Google took a very different approach to building a partnering model.
It’s been stated by both [CEO] Thomas Kurian and Kevin [Ichhpurani] very clearly that it’s a partner-first, partner-lean approach. And we’ve seen that pretty much for 99 percent of the time.
That model has been very, very good. Based on our experience working across various other partners, this is a very clear commitment in terms of how they approach the partnering model.
With partners at our size and scale, everyone partners with everyone in the market. But when you bring focus, like what we’ve done with the Google ecosystem unit and how Google has equally had the same amount of dedicated people who only focus on HCL across the globe—Google has a partner friendly approach.
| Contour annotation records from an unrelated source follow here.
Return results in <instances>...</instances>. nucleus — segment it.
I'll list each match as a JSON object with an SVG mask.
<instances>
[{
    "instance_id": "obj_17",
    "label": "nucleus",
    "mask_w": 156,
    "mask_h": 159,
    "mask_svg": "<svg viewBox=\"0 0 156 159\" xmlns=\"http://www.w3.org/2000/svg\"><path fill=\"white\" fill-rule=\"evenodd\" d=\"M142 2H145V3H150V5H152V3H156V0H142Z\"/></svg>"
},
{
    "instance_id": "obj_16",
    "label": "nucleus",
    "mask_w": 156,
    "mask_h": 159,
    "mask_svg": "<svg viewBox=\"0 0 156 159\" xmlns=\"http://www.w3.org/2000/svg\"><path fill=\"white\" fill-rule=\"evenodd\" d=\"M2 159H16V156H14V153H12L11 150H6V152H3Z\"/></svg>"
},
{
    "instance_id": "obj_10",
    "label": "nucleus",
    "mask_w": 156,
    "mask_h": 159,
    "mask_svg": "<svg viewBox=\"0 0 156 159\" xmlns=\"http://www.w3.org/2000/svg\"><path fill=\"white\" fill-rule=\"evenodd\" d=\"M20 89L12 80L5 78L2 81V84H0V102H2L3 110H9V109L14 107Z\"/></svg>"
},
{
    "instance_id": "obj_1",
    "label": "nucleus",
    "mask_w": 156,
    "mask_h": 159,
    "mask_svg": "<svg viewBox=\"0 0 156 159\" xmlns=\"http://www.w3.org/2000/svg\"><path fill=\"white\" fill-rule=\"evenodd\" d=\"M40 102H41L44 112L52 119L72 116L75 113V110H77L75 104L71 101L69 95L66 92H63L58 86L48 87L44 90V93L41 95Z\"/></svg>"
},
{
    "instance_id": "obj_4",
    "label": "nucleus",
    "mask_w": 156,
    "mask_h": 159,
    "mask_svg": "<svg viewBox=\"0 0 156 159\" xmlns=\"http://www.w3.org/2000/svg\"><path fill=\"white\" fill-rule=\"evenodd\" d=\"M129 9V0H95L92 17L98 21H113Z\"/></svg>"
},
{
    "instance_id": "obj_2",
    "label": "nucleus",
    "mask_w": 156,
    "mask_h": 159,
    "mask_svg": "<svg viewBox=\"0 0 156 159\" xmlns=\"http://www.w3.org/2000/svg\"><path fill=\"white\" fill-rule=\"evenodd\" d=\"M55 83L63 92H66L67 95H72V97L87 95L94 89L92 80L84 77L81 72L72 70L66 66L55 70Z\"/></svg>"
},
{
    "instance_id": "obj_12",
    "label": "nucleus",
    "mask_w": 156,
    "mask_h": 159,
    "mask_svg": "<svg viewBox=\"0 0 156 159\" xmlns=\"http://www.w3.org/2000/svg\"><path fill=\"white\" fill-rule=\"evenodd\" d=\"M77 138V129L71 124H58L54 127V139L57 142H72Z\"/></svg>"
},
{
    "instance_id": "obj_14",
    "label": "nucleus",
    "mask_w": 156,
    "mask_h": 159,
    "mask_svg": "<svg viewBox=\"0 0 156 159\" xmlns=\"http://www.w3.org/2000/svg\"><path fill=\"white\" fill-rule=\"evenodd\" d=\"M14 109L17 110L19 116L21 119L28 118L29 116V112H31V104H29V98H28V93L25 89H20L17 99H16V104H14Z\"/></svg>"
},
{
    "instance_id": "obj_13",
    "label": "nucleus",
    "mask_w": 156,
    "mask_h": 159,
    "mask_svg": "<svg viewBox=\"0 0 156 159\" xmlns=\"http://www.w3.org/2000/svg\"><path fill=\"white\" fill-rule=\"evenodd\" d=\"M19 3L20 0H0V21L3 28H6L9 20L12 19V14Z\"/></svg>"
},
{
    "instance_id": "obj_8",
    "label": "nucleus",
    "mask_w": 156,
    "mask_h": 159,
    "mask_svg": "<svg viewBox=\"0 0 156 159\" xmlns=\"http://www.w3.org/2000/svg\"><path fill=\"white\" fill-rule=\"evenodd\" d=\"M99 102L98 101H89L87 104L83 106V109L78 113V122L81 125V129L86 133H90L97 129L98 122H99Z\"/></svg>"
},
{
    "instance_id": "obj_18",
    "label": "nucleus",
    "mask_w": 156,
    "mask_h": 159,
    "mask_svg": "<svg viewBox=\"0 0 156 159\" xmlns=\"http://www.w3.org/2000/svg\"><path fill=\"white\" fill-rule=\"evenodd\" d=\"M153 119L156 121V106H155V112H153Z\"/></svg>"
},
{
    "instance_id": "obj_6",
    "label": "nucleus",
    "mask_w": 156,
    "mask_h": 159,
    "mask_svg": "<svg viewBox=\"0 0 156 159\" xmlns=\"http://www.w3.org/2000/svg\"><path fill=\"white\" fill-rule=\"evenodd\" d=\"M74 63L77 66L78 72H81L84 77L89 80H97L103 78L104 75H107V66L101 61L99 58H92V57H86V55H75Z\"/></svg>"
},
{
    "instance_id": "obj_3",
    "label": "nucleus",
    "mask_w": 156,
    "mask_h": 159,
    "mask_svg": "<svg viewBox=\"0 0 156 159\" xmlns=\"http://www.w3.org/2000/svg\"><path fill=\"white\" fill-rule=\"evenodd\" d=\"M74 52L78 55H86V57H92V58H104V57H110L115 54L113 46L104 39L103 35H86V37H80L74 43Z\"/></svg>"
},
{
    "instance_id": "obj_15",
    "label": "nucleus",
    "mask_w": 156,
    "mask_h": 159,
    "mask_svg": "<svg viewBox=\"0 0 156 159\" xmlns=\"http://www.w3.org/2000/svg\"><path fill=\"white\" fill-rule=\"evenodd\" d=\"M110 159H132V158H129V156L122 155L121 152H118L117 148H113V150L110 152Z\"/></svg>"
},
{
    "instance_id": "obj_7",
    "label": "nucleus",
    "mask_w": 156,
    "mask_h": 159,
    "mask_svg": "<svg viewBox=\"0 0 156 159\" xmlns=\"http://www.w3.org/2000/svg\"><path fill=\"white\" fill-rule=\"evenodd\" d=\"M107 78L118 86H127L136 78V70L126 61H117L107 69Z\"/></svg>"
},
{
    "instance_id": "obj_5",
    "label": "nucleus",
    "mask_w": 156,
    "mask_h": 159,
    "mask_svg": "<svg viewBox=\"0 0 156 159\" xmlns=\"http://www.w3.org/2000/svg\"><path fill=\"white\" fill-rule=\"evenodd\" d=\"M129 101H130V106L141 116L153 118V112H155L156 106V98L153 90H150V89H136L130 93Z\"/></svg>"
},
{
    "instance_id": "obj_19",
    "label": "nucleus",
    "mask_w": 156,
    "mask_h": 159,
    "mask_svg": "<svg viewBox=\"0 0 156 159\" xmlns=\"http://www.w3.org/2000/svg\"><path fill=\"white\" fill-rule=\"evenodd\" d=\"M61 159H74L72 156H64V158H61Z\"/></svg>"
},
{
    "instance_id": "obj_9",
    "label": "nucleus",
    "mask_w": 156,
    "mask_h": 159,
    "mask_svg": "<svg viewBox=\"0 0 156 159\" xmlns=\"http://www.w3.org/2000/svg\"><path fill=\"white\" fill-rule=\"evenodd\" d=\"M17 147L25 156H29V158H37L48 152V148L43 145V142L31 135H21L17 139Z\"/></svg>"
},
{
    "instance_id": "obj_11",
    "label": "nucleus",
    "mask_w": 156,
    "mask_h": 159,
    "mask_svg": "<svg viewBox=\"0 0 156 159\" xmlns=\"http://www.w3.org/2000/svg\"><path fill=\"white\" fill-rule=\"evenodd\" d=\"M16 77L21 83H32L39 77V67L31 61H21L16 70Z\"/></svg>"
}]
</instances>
But then when you bring them extreme focus, that really changes and elevates the partnership to the next level.
If you take our HCL software division, and some of the products like Commerce, DRYiCE and Unica—we’ve deployed some of those technologies, cloud enabled them and [they are] being built as a Google Cloud native SaaS offering.
This is basically our software product business using Google Cloud and using the technology to deliver a SaaS product or making them available on the Marketplace—those are significant bets which we are making at an overall HCL level.
On our software and service side, we’re building a lot of solutions and offerings on top of Google Cloud.
It really shows that the partnering has been working when the trust has been established between both organizations and it’s getting executed well in the field.